Monsieur Charbonneau, je crains que la séance de jeudi ne soit très longue de toute façon. Nous devrions peut-être simplement commencer. Je vais demander à mes collègues d'être aussi brefs que possible. La Mme Baird nous laisse le texte de ses observations, donc toutes ces principales observations seront versées dans vos dossiers de toute façon.

Monsieur Merrifield.

M. Rob Merrifield (Yellowhead, AC): Cinq minutes, ça peut passer très vite, je tiens donc à vous remercier d'être venue. De toute évidence, vous disposez d'une vaste expérience dans ce domaine, et je vous sais vivement gré de nous en avoir fait part ce matin.

Je suis un peu inquiet quand je vous entends dire que les embryons doivent être traités avec le plus grand respect. J'imagine qu'une partie des difficultés qui nous attendent ont trait justement au degré de respect. Vous dites qu'il faut être prudent avec le clonage et l'utilisation de la recherche sur les embryons. D'autres témoins nous ont dit, comme vous, qu'il fallait être prudents au niveau des interdictions. Nous devons nous interroger sérieusement sur le statut de l'embryon. Vos vues ont-elles quelque peu changé à cet égard? C'est ma première question.
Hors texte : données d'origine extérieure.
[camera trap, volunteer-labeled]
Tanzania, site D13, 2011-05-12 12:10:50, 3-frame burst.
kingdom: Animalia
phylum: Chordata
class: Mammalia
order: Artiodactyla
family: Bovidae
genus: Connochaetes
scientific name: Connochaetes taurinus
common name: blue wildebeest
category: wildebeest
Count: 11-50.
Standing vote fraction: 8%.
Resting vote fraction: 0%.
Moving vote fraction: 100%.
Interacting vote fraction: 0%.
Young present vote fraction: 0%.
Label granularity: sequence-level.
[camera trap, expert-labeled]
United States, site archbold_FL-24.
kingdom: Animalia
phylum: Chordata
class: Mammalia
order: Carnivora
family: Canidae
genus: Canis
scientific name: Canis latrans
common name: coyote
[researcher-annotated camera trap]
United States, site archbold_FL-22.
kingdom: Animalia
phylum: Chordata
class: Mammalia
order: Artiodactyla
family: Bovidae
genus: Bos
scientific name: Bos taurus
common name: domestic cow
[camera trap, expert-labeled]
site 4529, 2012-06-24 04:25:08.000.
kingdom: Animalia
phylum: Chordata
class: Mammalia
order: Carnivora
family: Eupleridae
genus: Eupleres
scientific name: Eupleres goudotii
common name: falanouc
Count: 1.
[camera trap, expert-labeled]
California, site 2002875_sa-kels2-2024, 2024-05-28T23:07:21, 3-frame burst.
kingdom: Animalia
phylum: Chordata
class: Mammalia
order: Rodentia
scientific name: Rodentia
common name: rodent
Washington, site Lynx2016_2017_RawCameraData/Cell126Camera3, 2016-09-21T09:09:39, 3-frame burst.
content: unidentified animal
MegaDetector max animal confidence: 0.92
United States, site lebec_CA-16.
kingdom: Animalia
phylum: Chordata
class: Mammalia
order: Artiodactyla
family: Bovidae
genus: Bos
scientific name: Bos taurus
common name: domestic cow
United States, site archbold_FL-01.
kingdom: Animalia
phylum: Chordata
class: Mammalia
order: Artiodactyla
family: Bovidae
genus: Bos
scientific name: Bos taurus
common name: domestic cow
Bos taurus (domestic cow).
L'autre question que j'aimerais poser avant que mon temps de parole ne soit écoulé—et j'espère que vous pourrez répondre aux deux—porte sur l'autorité réglementaire. Vous dites que ce groupe de personnes ne doivent pas avoir d'intérêts particuliers, et pourtant 50 p. 100 d'entre elles, dites-vous, seront des femmes, qui constitueront aussi un intérêt particulier. Je constate donc une faille dans cette logique. Pouvez-vous répondre à cette question aussi?

Mme Patricia Baird: Je dois être brève, pour que vous puissiez poser quelques questions, mais le statut moral de l'embryon est une question qui préoccupe les théologiens et les philosophes depuis des centaines d'années. Cette question préoccupait aussi notre commission, tout comme tous les comités ou commissions d'enquête qui se penchent là-dessus. Chose certaine, au Canada, les opinions sur le statut moral de l'embryon sont très diverses. Je crois que votre tâche consiste, tout comme la nôtre, à trouver une solution qui soit humaine et fondée sur des principes, et qui admet le fait que les opinions à ce sujet sont très diverses. Notre commission, tout comme presque toutes les autres commissions d'enquête qui se sont penchées sur la question, croit qu'il faut respecter l'embryon étant donné son lien avec la communauté humaine, mais qu'il est permis de l'utiliser dans certaines circonstances dans la première ou les deux premières semaines d'évolution, et c'est ce que nous avons recommandé.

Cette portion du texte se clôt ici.